I still remember the then me, at his bedside, asking him, “Do you really think there is a God? If after you die, you find out there is a God, you must come back and tell me.”

“How do I tell you when I am dead?” he replied.

“Email me.”

The conversation ended there.

I was depressed

When he passed on, about two years later, I was in a dark place. Life became dull. It was as if everything was black and white. I didn’t really have anyone to talk to. I was in a marriage where my ex-spouse would get mad if I spent time with anyone (including my widowed mother) but her. Due to my non-confrontational nature, I didn’t do anything about it.

It was suffocating.

I decided that I will never be able to lead a happy life.

Alpha Question: What is the Purpose of Life?

It was at this point that I started to question the purpose of life. I told myself that if there was ever a good chance to sacrifice my life for the greater good, I would gladly do it anytime.

As the days passed, my desire to understand the purpose of living grew stronger. It was as if I was in a desert, desperate for a sip of water. I was so desperate for an answer.

At this time, I wasn’t a Christian and I still wasn’t religious, and I didn’t have anyone around me.

Then it happened.

The Moment

One night in 2017, I was on the bed, not sleeping yet, just sitting up and brooding about life. Without any warning, a message came into the deepest part of my inner being, bypassing my senses. I didn’t hear it. I didn’t see it. And I’m quite sure I wasn’t trying to conjure or imagine things.

The then-me believed that when people said they heard from God, it was most often self-imagined, trying to borrow authority for whatever point they wanted to make. But this was not my experience. I wasn’t trying to prove anything. I was just sitting there, brooding.

  • The information felt like it was from a place of love.
  • The information felt authoritative.
  • The information felt like it was not something new, it was more like something we have all forgotten and then remembered. (It literally felt like during exams when we are trying to recall the answer and then we remember. It felt like this but much stronger.)

The message is: “If you don’t learn from this, you will need to do it all over again.”

I was shook. I looked around, wondering what happened. Who was “communicating” with me? This was my point zero.

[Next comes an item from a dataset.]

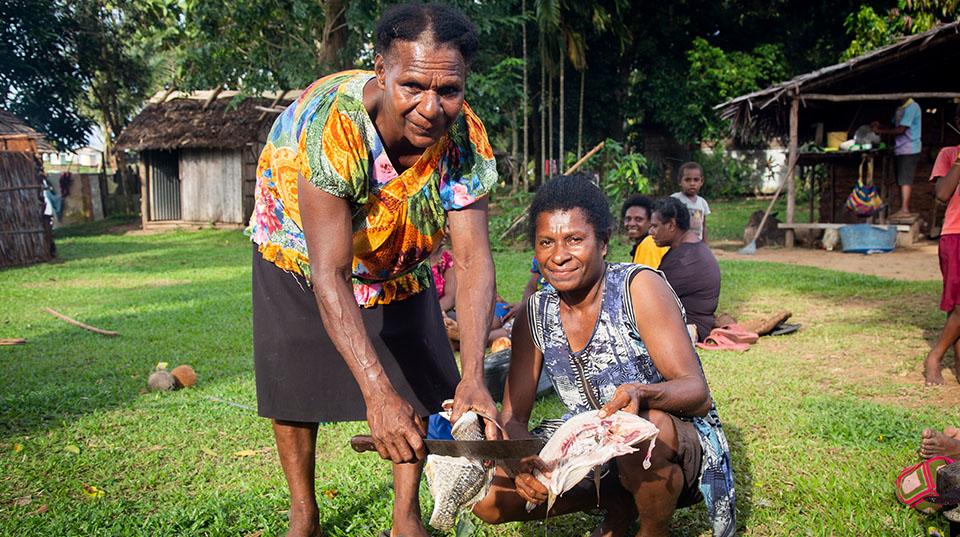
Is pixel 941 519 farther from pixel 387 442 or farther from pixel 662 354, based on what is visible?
pixel 387 442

Was that a “supernatural” power? (I didn’t use the term “God” yet.)

My Root Programming Changed

For the first time in my adult life, my thinking started to shift. From “I just let life (other people) lead me where it goes” to “I must really do something about my life.” That was when I began to really, really start thinking about how I wanted to lead my life.

After I converted to Christianity, I started to internalize that at that moment, it was God who “reached out” to me, or I managed to “want badly enough” for God to pass that piece of information to me.

Since then, I haven’t had such moment again in my life. Yes, there are still moments where I think that God is speaking to me, but nothing as strong as this.

Without this experience, I don’t think I would have been able to muster enough “belief energy” to walk this journey of seeking God (need to continously believe that there is really a God). With this experience, I don’t need to muster “belief energy” because I now know.

Knowing that God exists didn’t mean I understood how life or God works. I still had many questions, and the conflicting beliefs and dilemmas remain unclear.

I don’t doubt whether God exists. I only doubt our understanding of God.

However, I know God exists. Since then, I embark on a journey to seek clarity and understanding without being shaken by doubts about God’s existence.

This moment was a turning point, shaking the foundations of my understanding and pushing me to reconsider everything I believed about life and existence. It marked the beginning of a profound journey of self-discovery and spiritual awakening, one that would forever change the way I approached life.

If you are facing certain difficulties in life, I hope you can re-member, God exists.